How to test database update

Soon, we’ll be upgrading our current PBSPro 13 to 19.2.1 and are concerned about carrying the database forward, due to unpleasant experiences seen doing a naive update on a test cluster.

Assume we want to keep the outage associated with this upgrade as short as possible. So, we want to try everything ahead of time on a test host. Something like:

  • Clone the production server to a test server, including PBS_EXEC and PBS_HOME.
  • Make sure the postgres “hstore” extension is available.
  • Change /etc/pbs.conf on the test server to point to itself.
  • Fiddle the network connections so the test server cannot talk to real MoMs or COMMs.
  • Go through the Installation Guide section 6.6 steps on the test server, skipping the parts that apply to MoMs and COMM-only hosts.
  • Note that we will build and install from source, not RPMs.
    • Should we manually run “pbs_postinstall server” after the install?
  • Repeat, tweaking procedures until database update works.

Does using a test host this way sound do-able? Is there a simpler way?

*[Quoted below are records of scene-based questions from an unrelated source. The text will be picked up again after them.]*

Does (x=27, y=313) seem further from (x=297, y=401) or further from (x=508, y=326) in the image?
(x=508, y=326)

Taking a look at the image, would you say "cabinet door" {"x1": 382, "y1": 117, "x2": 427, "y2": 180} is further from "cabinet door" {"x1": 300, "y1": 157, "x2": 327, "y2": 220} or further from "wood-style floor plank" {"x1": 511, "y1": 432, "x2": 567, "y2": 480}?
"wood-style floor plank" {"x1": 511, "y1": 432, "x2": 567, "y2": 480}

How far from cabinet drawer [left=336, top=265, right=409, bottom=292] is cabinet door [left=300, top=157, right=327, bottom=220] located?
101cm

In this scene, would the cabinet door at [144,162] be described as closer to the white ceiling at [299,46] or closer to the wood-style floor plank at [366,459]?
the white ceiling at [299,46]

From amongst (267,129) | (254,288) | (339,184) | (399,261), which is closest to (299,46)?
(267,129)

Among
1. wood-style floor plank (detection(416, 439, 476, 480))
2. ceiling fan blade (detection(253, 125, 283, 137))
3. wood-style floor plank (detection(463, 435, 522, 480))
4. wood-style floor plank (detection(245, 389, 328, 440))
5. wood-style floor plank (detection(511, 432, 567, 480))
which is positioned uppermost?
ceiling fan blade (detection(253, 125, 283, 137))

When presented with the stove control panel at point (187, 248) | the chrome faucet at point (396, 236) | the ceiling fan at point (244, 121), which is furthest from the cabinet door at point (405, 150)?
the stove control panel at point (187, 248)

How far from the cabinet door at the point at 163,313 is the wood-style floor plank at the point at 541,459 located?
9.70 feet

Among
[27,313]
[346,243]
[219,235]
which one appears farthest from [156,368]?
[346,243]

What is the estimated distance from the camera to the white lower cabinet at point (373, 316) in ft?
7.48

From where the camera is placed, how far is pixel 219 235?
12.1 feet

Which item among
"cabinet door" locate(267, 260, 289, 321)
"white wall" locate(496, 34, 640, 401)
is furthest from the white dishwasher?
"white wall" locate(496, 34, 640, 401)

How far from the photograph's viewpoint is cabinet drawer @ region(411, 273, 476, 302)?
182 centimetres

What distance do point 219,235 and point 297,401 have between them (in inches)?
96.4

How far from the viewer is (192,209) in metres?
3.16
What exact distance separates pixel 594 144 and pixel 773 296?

If you are not interested in preserving the job-id sequence and accounting logs , but only the configuration , then you can follow the below steps:

On the PBS Pro 13.x :

  1. qmgr -c “print server” > print_server.txt
  2. qmgr -c “print node @default” > print_node.txt
  3. qmgr -c “print sched @default” > print_sched.txt
  4. $PBS_HOME/server_priv/resourcedef # backup this file
  5. $PBS_HOME/sched_priv/sched_config # backup this file
  6. $PBS_HOME/server_priv/hooks #backup this file
  7. Take a backup of /etc/pbs.conf

Deploy PBS Pro 19.x on the test cluster

Make sure the PBS Server is up and running , so that you can import the configuration of PBS Pro 13.x as below into 19.x

a. qmgr < print_server.txt
b. qmgr < print_node.txt ( make sure the /etc/hosts file has all the hostname of the compute nodes)
c. qmgr < print_sched.txt
d. copy the $PBS_HOME/sched_priv/sched_config to the same location ( back-up the original)
e. adjust the attributes /etc/pbs.conf to suite the new cluster
d. restart the pbs services

Another way:

  1. Take a pgdump of the PBS Pro 13.x
  2. Install PBS Pro 19.x on the test cluster
  3. import the dump in the postgres

Hope this helps

As I expected, a straight update using the old database did not go well.

First, the password from the old database did not match what the new install created, so pbs_server would not start.

Next, pbs_ds_password.bin core dumped when trying to set the password. After fixing that, pbs_server was unable to start postgres for an unknown reason.

07/23/2019 09:27:45;0002;Server@mtestpbs;Svr;Server@mtestpbs;PBS dataservice not running:[Connection:  failed: could not connect to server: Connection refused
        Is the server running on host "127.0.0.1" and accepting
        TCP/IP connections on port 15007?]

So, I ran “pbs_dataservice start” to get it started. That worked, but then pbs_server complained and exited:

07/23/2019 09:29:47;0002;Server@mtestpbs;Svr;Server@mtestpbs;connected to PBS dataservice@localhost
07/23/2019 09:29:47;0001;Server@mtestpbs;Svr;Server@mtestpbs;Server@mtestpbs, Failed to initialize PBS dataservice:[Prepare of statement insert_job failed: ERROR:  column "attributes" of relation "job" does not exist
LINE 1: ...ji_4ash,ji_credtype,ji_qrank,ji_savetm,ji_creattm,attributes...
                                                             ^]
07/23/2019 09:29:48;0002;Server@mtestpbs;Svr;Server@mtestpbs;Stopping PBS dataservice

I’m pretty sure the issue is that the database is still in version 13 format and needs to be updated to version 19. What tools are available to do that conversion?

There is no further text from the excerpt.